3 – The water tastes disgusting
Around 34% of the Dead Sea is salt. And it does not taste good.
4 – The mud is supposed to be good for your skin
Who knows quite how these things get started but along the banks of the Dead Sea, you’ll find beauty resorts and spa treatments aplenty. Both the Dead Sea salts and the less poetically named mud carry anti-inflammatory health properties, apparently. They can cure all muscle aches and pains and leave you looking twenty years younger. Or something like that.
There’s no denying that the mud feels silky smooth, though, like nature’s own glossy facial. The ideal “treatment” is to bathe in the saltwater of the Dead Sea, coat yourself in thick mud and then rinse off as the sun sets.
It may or may not work but it definitely is fun!
5 – The salt stings!
A word to the wise. The salty water will STING any open cuts you have. Do not shave before you go in! And that applies to anywhere in the Dead Sea area.
6 – It’s not actually the saltiest place on earth
It’s not actually the saltiest place on earth. Nor even in the top three.
7 – You can see another country
You can stand on the banks of the Dead Sea in Jordan and gaze across for a view of Israel’s West Bank. And vice versa.
However, it’s a myth that you can see Jerusalem or Tel Aviv from the banks of the Dead Sea. They are at least 100km away.

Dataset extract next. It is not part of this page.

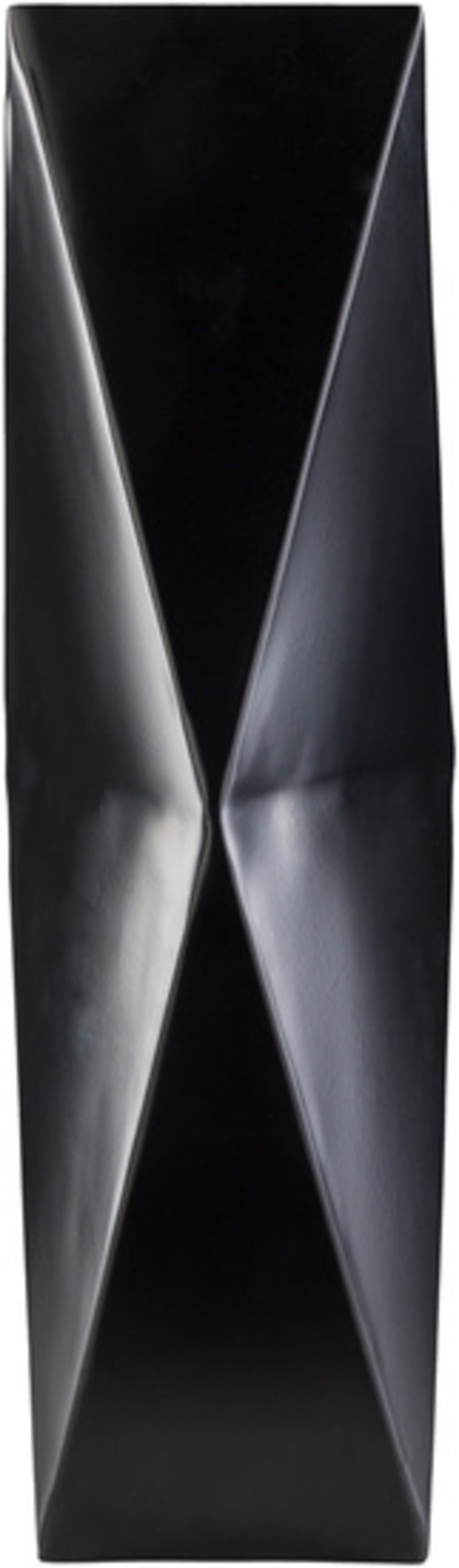 Surya - Ross Vase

And more fun facts about the Dead Sea. In Arabic, it’s the Al-Baḥr Al-Mayyit (“Sea of Death”), while in Hebrew it’s Yam HaMelaẖ (“Sea of Salt.”)
8 – Almost everything is dead
The only things alive in the Dead Sea are bacteria (and a few people floating at the edge, trying to make it look as though they’re reading a newspaper.) The high salt content makes it very hard for anything to survive, apart from microscopic organisms and a few specialised aquatic plants.
9 – It was formed by a rift in the earth’s crust
Over 3 million years ago, two of the earth’s tectonic plates pulled apart to create the Dead Sea: the African plate on one side, the Arabian plate on the other. The resulting rift or graben (the German for ditch) used to connect to what is now known as the Mediterranean Sea. Over time, that connection sealed up, leaving the Dead Sea as an inland salt lake. Today, the Jordan River flows into the lake at the northern end. For those of you interested in such things, there’s more about the Dead Sea history at the end of this article. Don’t say I never give you anything!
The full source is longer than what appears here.